Big Tech and the Colonisation of Data

Opinion Pieces>Big Tech and the Colonisation of Data

When you start a business, you start by solving a problem. If your product or service can meet your customer’s most pressing needs in a unique and effective way, then the business that you build around this premise is all the more likely to succeed. And this idea, to start a business by solving a problem, was just as pertinent 150 years ago, when in 1854 an ambitious French entrepreneur dreamt up a wildly ambitious business idea that he believed could change the world.
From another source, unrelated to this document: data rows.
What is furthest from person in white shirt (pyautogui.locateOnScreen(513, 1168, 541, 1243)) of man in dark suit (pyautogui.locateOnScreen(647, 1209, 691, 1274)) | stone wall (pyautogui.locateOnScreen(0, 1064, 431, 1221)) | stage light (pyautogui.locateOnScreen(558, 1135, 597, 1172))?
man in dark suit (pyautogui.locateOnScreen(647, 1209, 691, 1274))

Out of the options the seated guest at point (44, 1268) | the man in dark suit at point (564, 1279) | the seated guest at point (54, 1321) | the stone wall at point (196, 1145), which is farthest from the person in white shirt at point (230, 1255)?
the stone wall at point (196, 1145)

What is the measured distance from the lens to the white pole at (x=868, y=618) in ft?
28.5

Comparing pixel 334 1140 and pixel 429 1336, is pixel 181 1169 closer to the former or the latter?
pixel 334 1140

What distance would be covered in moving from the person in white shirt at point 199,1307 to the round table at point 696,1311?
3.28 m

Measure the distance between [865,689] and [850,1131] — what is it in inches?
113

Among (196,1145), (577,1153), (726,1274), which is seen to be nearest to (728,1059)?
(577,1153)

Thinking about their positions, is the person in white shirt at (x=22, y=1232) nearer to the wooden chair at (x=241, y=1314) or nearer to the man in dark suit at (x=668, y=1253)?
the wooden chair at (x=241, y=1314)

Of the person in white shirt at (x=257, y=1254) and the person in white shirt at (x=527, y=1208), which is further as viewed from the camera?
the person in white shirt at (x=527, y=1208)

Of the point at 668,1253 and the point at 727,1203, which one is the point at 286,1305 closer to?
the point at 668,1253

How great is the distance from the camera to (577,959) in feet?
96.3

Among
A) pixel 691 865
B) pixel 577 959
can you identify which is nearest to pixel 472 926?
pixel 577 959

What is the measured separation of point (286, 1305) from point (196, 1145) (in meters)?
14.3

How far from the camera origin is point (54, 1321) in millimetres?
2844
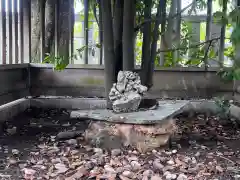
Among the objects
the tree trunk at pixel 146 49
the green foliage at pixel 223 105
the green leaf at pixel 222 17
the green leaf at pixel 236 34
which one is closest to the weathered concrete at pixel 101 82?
the green foliage at pixel 223 105

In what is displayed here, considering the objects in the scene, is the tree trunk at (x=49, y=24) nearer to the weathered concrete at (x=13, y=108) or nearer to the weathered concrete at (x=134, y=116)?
the weathered concrete at (x=13, y=108)

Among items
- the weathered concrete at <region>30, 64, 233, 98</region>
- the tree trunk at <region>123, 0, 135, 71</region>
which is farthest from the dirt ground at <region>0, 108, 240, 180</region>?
the weathered concrete at <region>30, 64, 233, 98</region>

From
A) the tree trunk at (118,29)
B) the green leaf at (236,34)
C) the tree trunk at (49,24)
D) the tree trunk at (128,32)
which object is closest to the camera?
the green leaf at (236,34)

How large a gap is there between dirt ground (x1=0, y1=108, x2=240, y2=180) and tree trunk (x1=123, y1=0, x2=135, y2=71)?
64 centimetres

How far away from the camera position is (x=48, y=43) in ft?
11.9

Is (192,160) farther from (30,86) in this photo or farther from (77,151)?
(30,86)

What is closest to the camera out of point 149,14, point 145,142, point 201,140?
point 145,142

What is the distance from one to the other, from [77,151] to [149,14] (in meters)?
1.40

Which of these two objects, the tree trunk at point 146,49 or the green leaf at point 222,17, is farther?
the tree trunk at point 146,49

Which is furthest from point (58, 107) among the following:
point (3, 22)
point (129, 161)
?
point (129, 161)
The businessman was Ferdinand de Lesseps and the problem he had identified was the fact that for European ships to get to the Far East to trade with strategically important and resource-rich nations such as India, they had to make the long and treacherous journey around the southern-most tip of Africa and back up again past the Horn of Africa. The solution he proposed was to cut a path of nearly 200 kilometres through the Egyptian desert to create a waterway between the Mediterranean and the Red Sea. This waterway was to be the Suez Canal.  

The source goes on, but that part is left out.